Much as I know I will never love an investment banker, I know I will never love the Yankees. But I let myself love a baseball team this summer, and it has gotten serious. The New York Mets have clinched a spot in the postseason.
For years, I mostly ignored the team, and sports in general. Sports can seem fairly silly, if you have a lot going on in your life. But I have a 12-year-old son, so when I could find cheaper tickets this summer, I decided that we should go. “We could use some fun,” I thought.
I am thinking far beyond 2022, too. My son has autism, the kind that will mean he will most likely never live independently. He doesn’t have a sport he regularly watches, and I want to remedy that. He didn’t seem to connect to the fast pace of basketball or soccer. I think he could have gone for football, but I couldn’t. Baseball is what it will have to be.
I began to have a good feeling about these Mets, even before I studied their widely admired manager, Buck Showalter. One thing I’ve noticed is that he is protective of his players. The Mets have been hit by pitches more than any other team and it makes him angry. Often the players responded to it in the proper style: batting the ball around and securing a win for the good guys.
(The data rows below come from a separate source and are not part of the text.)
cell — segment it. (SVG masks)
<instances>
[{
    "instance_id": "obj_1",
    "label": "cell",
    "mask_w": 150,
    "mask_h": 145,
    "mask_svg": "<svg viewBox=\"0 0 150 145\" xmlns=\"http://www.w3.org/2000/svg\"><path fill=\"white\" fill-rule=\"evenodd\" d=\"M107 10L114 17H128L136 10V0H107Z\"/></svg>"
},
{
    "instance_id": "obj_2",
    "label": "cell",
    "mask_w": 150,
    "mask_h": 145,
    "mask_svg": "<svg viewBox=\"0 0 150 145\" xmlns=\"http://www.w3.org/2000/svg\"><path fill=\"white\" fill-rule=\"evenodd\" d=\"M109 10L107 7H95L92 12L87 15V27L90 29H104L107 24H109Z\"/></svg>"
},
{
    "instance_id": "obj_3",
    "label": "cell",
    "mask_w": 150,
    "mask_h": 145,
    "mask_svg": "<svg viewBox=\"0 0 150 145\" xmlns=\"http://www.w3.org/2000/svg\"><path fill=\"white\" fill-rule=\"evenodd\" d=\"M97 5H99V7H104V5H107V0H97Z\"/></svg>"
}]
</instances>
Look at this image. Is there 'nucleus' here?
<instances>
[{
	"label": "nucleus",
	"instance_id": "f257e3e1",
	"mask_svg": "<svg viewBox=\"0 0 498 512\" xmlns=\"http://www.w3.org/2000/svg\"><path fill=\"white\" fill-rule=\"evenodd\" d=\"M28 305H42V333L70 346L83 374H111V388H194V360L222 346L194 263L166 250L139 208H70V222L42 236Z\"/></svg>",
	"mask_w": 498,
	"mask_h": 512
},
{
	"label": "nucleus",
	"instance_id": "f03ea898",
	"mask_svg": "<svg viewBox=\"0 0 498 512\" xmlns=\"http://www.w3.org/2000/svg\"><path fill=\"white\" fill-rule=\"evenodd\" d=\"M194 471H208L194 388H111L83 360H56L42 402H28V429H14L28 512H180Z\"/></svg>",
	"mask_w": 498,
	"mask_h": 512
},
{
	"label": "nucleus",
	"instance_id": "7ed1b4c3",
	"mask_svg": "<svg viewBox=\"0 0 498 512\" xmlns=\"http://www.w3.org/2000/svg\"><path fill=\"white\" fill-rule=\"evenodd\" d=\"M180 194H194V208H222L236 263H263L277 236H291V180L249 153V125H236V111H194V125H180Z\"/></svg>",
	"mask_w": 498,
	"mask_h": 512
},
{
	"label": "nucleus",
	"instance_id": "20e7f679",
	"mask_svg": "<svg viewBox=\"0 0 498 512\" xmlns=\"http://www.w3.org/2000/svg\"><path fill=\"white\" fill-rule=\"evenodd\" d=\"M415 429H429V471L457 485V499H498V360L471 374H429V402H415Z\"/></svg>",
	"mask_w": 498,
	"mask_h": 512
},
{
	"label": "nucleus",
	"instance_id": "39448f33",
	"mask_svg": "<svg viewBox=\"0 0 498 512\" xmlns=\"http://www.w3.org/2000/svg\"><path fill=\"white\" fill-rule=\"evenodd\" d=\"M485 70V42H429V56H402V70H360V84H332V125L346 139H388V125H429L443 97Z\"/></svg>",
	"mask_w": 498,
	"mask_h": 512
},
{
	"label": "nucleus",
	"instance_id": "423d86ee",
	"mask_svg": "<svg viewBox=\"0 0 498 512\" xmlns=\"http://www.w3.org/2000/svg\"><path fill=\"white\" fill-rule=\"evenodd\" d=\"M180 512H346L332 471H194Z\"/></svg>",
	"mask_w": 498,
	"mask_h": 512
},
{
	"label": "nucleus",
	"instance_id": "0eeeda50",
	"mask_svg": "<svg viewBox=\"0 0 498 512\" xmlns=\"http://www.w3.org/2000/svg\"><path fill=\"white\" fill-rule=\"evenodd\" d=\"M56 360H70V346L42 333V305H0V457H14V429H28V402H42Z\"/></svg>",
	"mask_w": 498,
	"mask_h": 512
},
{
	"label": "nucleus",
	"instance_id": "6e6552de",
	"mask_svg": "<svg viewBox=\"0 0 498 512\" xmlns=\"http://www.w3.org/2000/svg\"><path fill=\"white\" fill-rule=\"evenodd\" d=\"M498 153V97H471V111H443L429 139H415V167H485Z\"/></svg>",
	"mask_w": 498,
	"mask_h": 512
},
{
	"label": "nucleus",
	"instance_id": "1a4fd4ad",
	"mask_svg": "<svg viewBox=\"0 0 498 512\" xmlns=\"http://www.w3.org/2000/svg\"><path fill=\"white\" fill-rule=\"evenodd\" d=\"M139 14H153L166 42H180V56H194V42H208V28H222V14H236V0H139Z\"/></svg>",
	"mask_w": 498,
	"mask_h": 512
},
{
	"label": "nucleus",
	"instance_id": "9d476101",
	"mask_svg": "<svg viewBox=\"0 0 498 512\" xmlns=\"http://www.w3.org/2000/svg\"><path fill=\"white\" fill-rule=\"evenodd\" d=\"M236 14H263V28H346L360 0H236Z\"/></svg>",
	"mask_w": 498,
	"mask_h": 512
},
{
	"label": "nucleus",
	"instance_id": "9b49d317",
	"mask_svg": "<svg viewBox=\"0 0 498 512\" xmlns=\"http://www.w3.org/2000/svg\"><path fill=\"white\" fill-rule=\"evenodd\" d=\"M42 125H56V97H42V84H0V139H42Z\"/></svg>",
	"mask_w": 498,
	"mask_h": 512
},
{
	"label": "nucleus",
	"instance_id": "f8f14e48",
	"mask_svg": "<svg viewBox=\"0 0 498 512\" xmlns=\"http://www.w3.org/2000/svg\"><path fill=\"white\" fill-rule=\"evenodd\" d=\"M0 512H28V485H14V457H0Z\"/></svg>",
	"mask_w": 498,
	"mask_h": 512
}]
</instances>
Showalter also speaks kindly about his team. “It’s given me peace just knowing that these guys get it,” he said at one point this season. And: “We have a lot of guys with a pure heart. They want to win. They want to do the right thing.”
After attending two games this season, I fell for them hard. My brother worried about how much money I was spending on tickets. My partner was just surprised. I had never mentioned that I was a Mets fan in my online dating profile, nor had it come up in the four years we’d been together. “What is it? You like watching the players in their uniforms?” he asked in mock suspicion. Sure. But I had followed the team before — the two men I loved before him were Mets fans. And I was raised watching the Orioles in Maryland with my dad, so I knew the charms and heartbreak of baseball.
Baseball is a field of dreams, but it is also the real world, so there are aspects of the game that make me uneasy. Like the N.F.L., major league baseball has embraced online gambling, with promotions during games that leave a bad taste in my mouth. And the Mets’ recent success is made possible by the largess of its owner, Steve Cohen, a hedge-fund manager who has helped fund one of the highest payrolls in baseball. It’s hard to say that the Mets are underdogs now.
For a game in June, I invited friends to join us. In a rare feat of advance planning, I bought a birthday message for my son, to appear on the Jumbotron. “Happy 12th birthday,” it read, with his name. “We love you! Let’s Go Mets!”
It flashed for only a few seconds, but it was long enough for me to point it out to him, and for friends to get some pictures. A picture of the sign, blown up to poster size, now hangs by his bed, preserved for him to read over and over.
He happily joins me as a spectator at the stadium, eating ice cream out of a helmet and munching on popcorn, clapping to the songs that prompt the crowd to get excited. Like many people with autism, he is sensitive to sounds, so he wears noise-canceling headphones to mitigate the sensory crush. His favorite part seems to be when the words “Mets Win!” flash on every possible sign in the stadium, and the “New York Groove” song plays. Watching him at these moments makes me feel like all is right with the world.
He also enjoys snacking on the couch with me while we watch games on TV. The Mets players we are watching together are now familiar. “Mark Canha. Pete Alonso,” I hear him say happily to himself at random moments. “Brandon Nimmo.” Mr. and Mrs. Met are hilarious. Sounding the horn for pitcher Edwin Diaz is a delight.
I am working on his next steps, in a loose curriculum of sorts — prompting him to pay attention to the strike zone and what the announcers say about each play. It is slow-going but pleasant.
“What will you do with him when you are gone?” my brother asked me a few years ago about my son. I froze. I had no answer. I’ve read enough about abuse of those with developmental disabilities to worry that there will be no good answers. I fear my own death, hopefully very far off, and what it will mean for him. I know I need to start finding, or creating, some possibilities that I can live with.
The Mets are one tiny part of the answer. I am betting, perhaps badly, that baseball will outlast me. My son will need some way to pass the time when I am gone. And baseball is nothing if not a pastime.
For the next month, though, I will try not to think too far into the future. I will relish the frenzy of the postseason run and be glad to be a part of it, from the stands, the couch, and I guess now my keyboard. And I will be grateful that this year, when we decided to take a chance on baseball, these Mets made us glad we did.